COSO ERM - Risk Tolerance
The amount of allowed variation around specific objectives.
Standard deviation or variance idea.
COSO ERM - Attitudes Towards Risk
Stakeholders’ objectives and attitudes towards growth and risk.
COSO ERM - Define Strategic Objectives
One of four organizational objectives (this one is only for ERM - NOT original COSO)
High-level goals that support the organization’s overall mission.
Integrate strategy and ERM
COSO ERM - Define Risk Response
Managements response to risk
Depends on managements’ risk appetite
May include risk avoidance,reduction, sharing, or acceptance
Critical Accounting Functions that should be segregated (4 of them)
- Authorizing events
Ex: approving checks, credit authorizations - Recording events
Ex: inputting something into the accounting system - Safeguarding resources
Ex: could be physical, or virtual (behind firewalls or restricted access servers) - Reconciling, oversight and auditing
Segregation of Duties Software (SoD)
Helps identify and resolve conflicts
Ex: will tell you I someone is doing a specific function, the software will tell you what they shouldn’t be able to do (COSO)

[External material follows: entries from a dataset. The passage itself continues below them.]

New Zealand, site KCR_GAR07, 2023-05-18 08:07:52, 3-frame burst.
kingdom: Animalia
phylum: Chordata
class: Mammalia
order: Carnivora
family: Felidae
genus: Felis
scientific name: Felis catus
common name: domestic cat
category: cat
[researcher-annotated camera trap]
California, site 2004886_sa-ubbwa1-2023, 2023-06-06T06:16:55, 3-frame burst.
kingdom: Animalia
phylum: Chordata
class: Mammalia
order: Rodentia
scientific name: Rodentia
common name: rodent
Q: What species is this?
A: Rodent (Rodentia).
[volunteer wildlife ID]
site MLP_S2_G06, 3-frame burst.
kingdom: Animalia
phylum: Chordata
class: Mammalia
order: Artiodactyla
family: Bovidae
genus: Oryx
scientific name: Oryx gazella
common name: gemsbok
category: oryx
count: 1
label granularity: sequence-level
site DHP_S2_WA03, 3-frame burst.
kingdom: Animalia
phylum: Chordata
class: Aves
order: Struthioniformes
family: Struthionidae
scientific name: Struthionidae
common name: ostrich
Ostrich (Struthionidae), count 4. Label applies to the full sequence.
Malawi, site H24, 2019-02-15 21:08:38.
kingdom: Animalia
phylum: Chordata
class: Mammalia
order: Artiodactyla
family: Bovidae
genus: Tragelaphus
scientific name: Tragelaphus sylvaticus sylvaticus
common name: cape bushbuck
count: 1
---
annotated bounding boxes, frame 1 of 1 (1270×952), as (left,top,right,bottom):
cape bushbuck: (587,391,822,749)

Managing Internal Control Change - Define Change Agents
Promote and facilitate change: catalysts; ensure that changes are understood and embraced
Limitations of ERM (3 key limitations)
- Risk - the future is uncertain
- Things happen - failure to achieve objectives may occur despite good ERM operates at multiple levels in an organization.
- ERM (and internal control) provides reasonable not obsolete assurance
Corporate Responsibility - Audit Committees
- All members must be independent and at least one must be a “financial expert”.
- Hire, supervise, compensate, and fire outside auditors.
- Must set up procedures for handling tips from whistleblowers and preserving confidentiality.
Corporate responsibility - CEOs and CFOs must certify:
- that they have reviewed the arroyo and annual reports that their companies must file with the SEC
- that to their knowledge the reports do not contain any materially untrue statements or half-truths
- that based on their knowledge the financial information is fairly presented
- they are responsible for establishing and maintaining their company’s internal financial controls
- they have designed such control to ensure the relevant material information is made known to them
- they have recently (within 90 days) evaluated the effectiveness of the Internal controls
- they have presented in the report their conclusions about the controls’ effectiveness
CEOs and CFOs must certify to the auditors and audit committee that they have reported on:
All significant deficiencies and material weaknesses in the controls
Any fraud, whether or not material, that involves management or other employees playing a significant role in the internal controls
Corporate Responsibility - Define Clawbacks
If an issuer must materially restate its F/Ss as a result of “misconduct”, which apparently need NOT be intentional, the CEO and CFO shall reimburse the company for bonuses received due to the misstatement and for profits they realized from sale of the company’s stock during that period.